Halloween no centro de explicações
Entre abóboras, doces e pequenos sustos
Hoje o centro parece outro. As paredes ganharam fantasmas de papel, morcegos pendurados nas paredes e abóboras e aranhas sorridentes. Cada detalhe é pensado para provocar um arrepio divertido e, ao mesmo tempo, um sorriso genuíno.
Os miúdos chegam com os olhos arregalados, tentando adivinhar cada surpresa. Alguns correm pelos corredores, como se estivessem numa aventura, outros observam cada sombra projetada, imaginando monstros que só existem na sua imaginação. E eu observo, entre panos, fitas e luzes, percebendo que o verdadeiro encanto não está na decoração — está no efeito que ela provoca.

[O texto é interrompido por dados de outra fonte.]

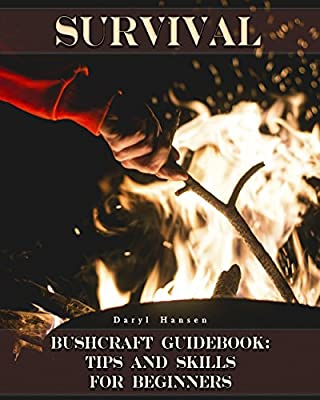 Survival Bushcraft Guidebook: Tips and Skills for Beginners: (Camping, Outdoor Survival, How to Survive in the Forest) (Bushcraft, Survival)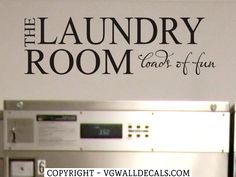 wall stickers decor   Laundry Room Wall Decal The Laundry Room Loads of Fun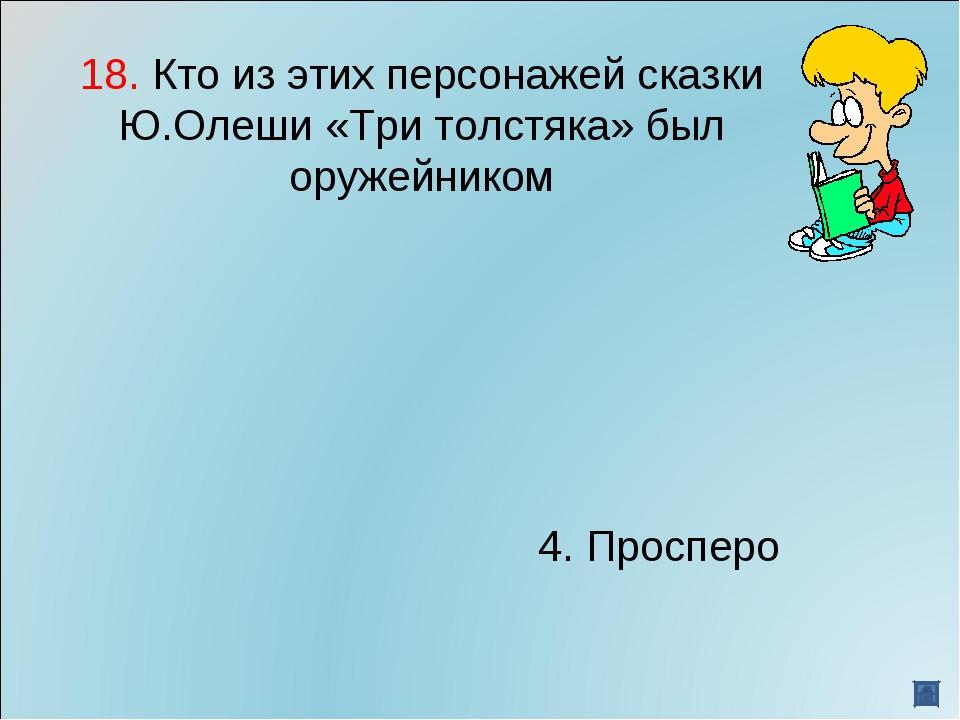 18. Кто из этих персонажей сказки Ю.Олеши «Три толстяка» был оружейником...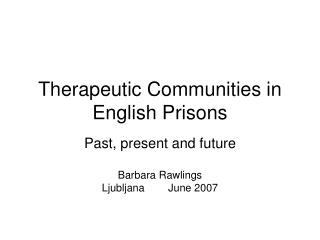 Therapeutic Communities in English Prisons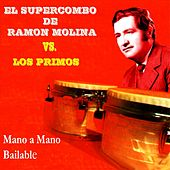 Mano a Mano Bailable by Various Artists
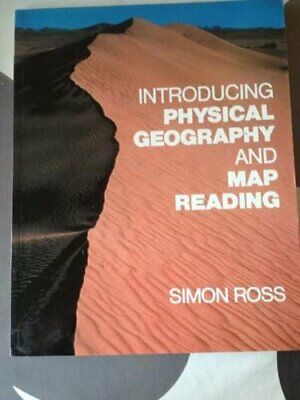 Introducing Physical Geography and Map Reading Paper by Ross, Simon Paperback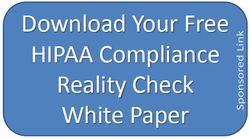 Medical Groups Need to Focus on HIPAA Compliance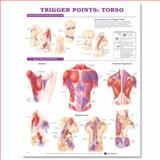 Trigger Points: Torso, Anatomical Chart Company Staff, 158779862X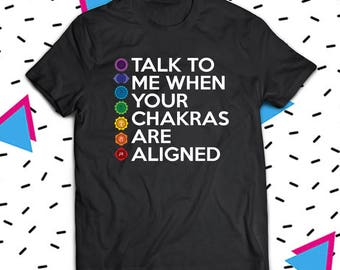 Chakras Shirt, Talk To Me When Your Chakras Are Aligned, Funny Yoga Shirt, Good Vibes, Positive Energy Shirt, Namaste Shirt, Yoga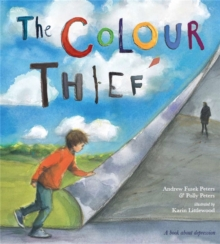 The Colour Thief : A Family's Story of Depression, Paperback Book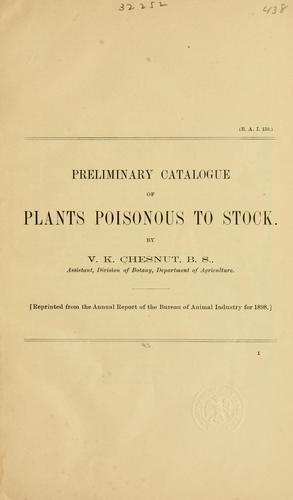 Preliminary catalogue of plants poisonous to stock by V. K. Chesnut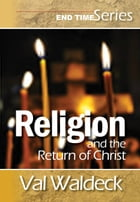 Religion and the Return of Christ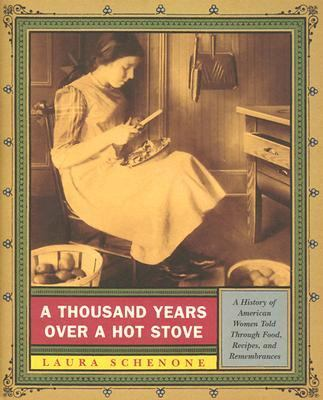 Thousand Years over a Hot Stove A History of American Women Told Through Food, Recipes, and Remembrances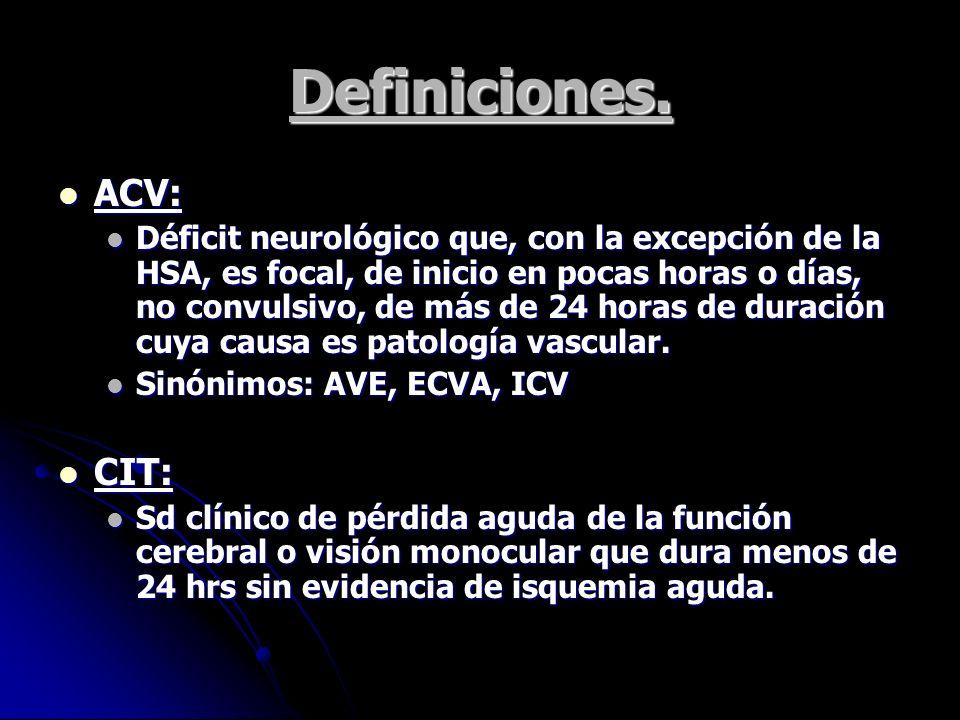 Definiciones. ACV: ACV: Déficit neurológico que, con la excepción de la HSA, es focal, de inicio en pocas horas o días, no convulsivo, de más de 24 ho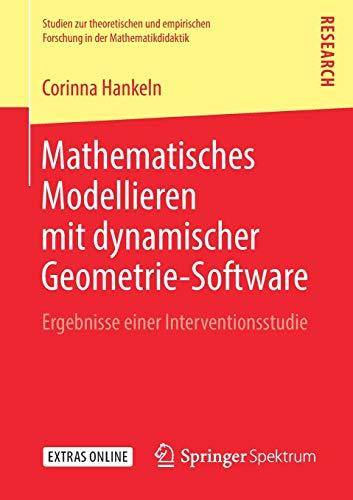 Mathematisches Modellieren mit dynamischer Geometrie-Software: Ergebnisse einer Interventionsstudie (Studien zur theoretischen und empirischen Forschung in der Mathematikdidaktik)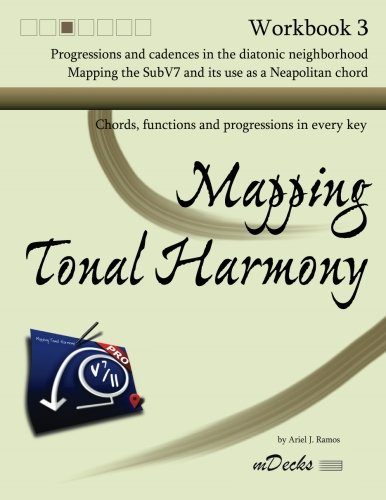 Mapping Tonal Harmony Workbook 3: Chords, functions and progressions in every key (Mapping Tonal ...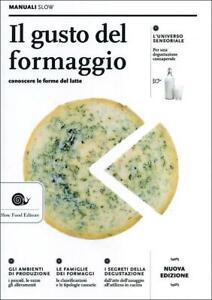 Il Gusto Del Formaggio. Conoscere Le Forme Del Latte Francesca Boselli Slow Fo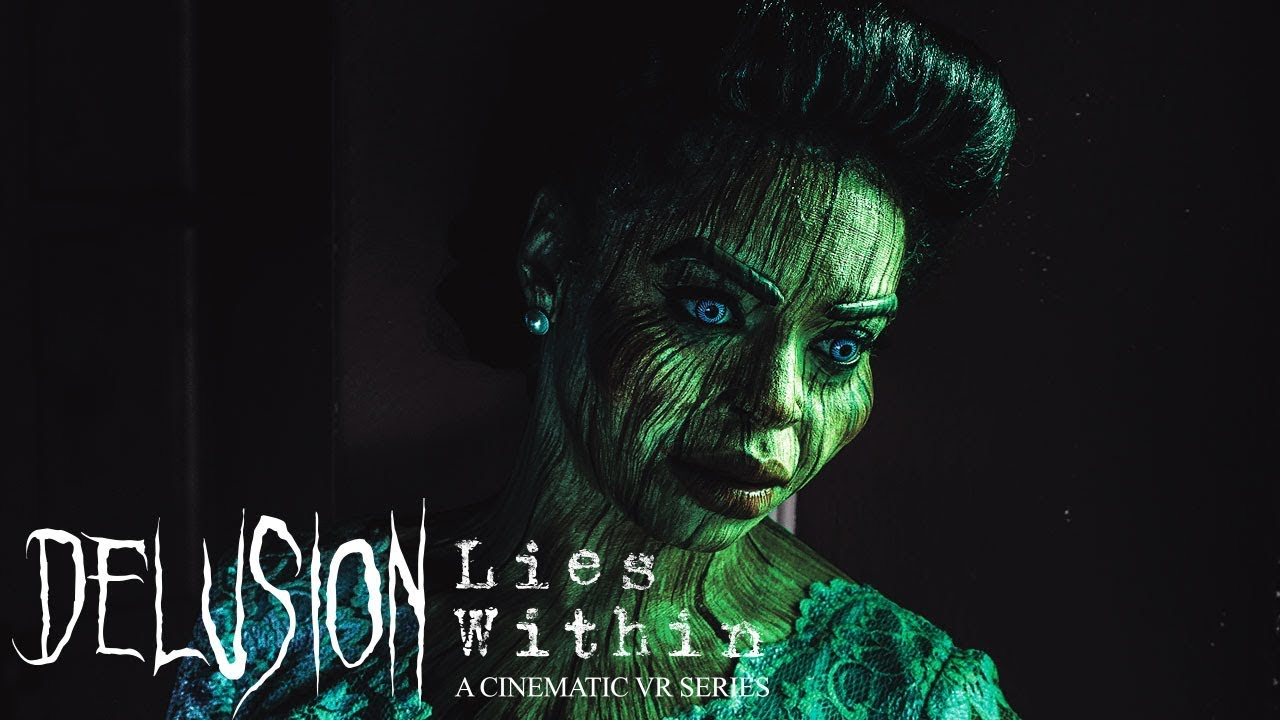 """Delusion: Lies Within"" Virtual Reality Trailer"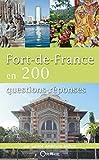 Fort-de-France en 200 questions-réponses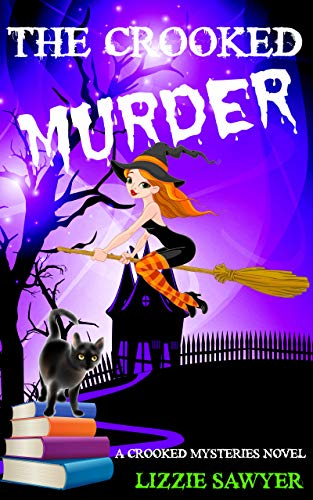 The Crooked Murder: The Crooked Mysteries, Book 1: A paranormal, witchy cozy mystery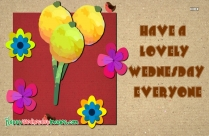 Have A Lovely Wednesday Everyone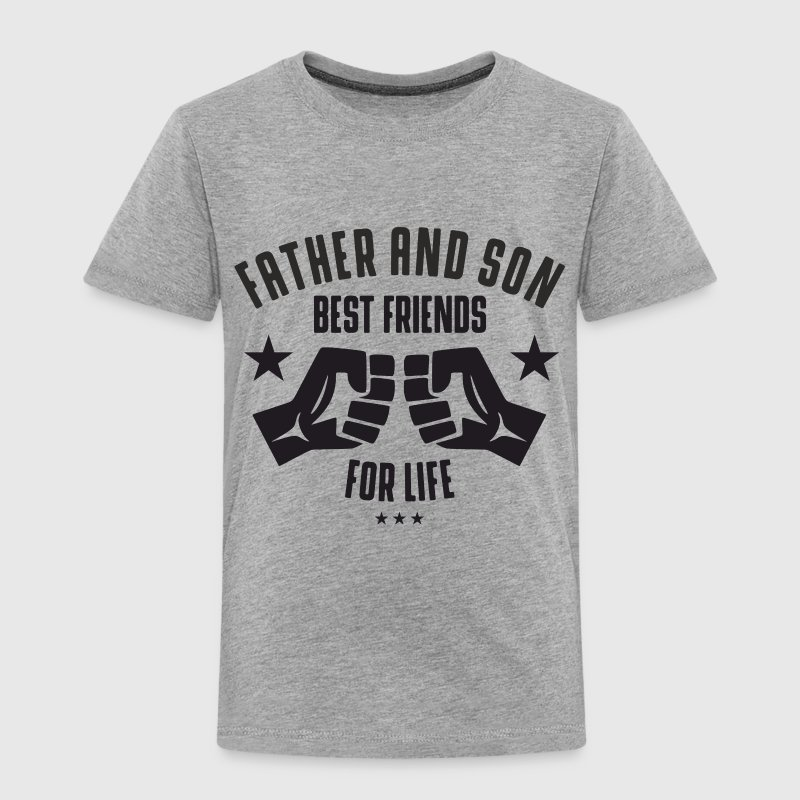 Father and Son best friends for life  - Toddler Premium T-Shirt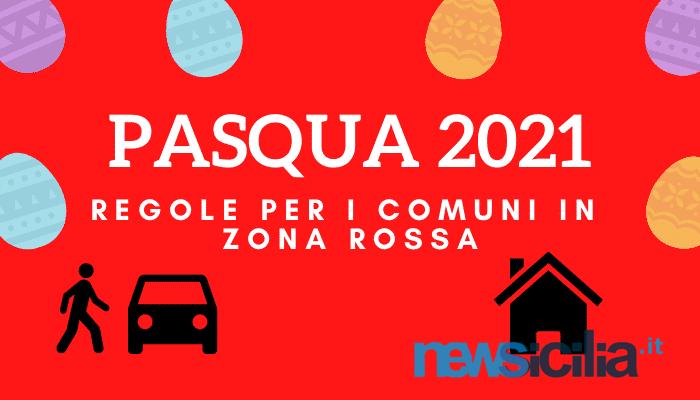 Pasqua 2021, Sicilia blindata nei Comuni in zona rossa: NO spostamenti nelle seconde case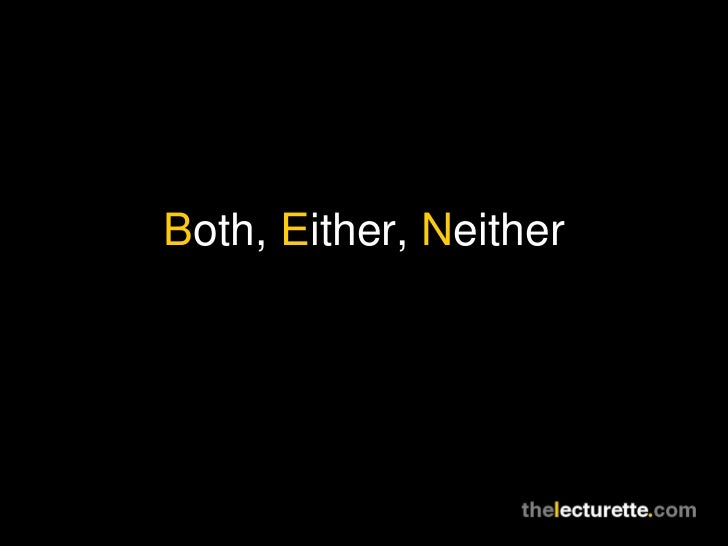 B oth,  E ither,  N either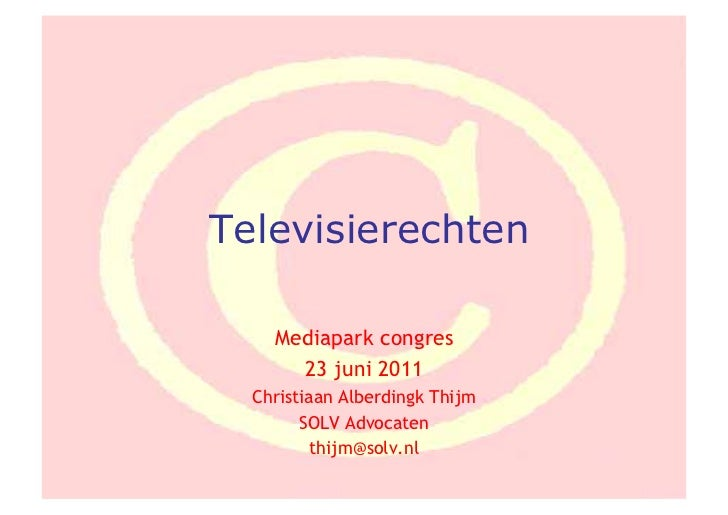 Televisierechten    Mediapark congres      23 juni 2011  Christiaan Alberdingk Thijm        SOLV Advocaten          thijm@...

O riso deles enche a sala de energia. Cada “trick or treat” é uma pequena vitória da alegria sobre a rotina, cada mão cheia de gomas e chocolates é um tesouro que eles celebram como se fosse ouro. E enquanto distribuo doces e vejo os olhinhos brilharem, percebo que, por um momento, a ansiedade da escola, os horários e as tarefas desaparecem.
Há magia em coisas simples: uma teia de aranha de papel, um chocolate ou um doce colocado na mão certa. E há magia maior ainda em quem se permite celebrar a infância, mesmo que por apenas algumas horas, entre lições e exercícios.
Hoje, entre fantasmas e gargalhadas, aprendo mais do que ensino. Aprendo que a alegria pode ser planeada, mas a surpresa precisa ser genuína. E que, às vezes, o melhor “trabalho” é ver o mundo através dos olhos de quem ainda acredita em pequenos encantamentos.
Hoje, entre risos, doces e pequenos sustos, percebo que o Halloween é mais do que uma festa: é uma pausa da rotina, um lembrete de que a infância é feita de encantamento, e que, às vezes, basta decorar um espaço e encher sacos de gomas para criar magia.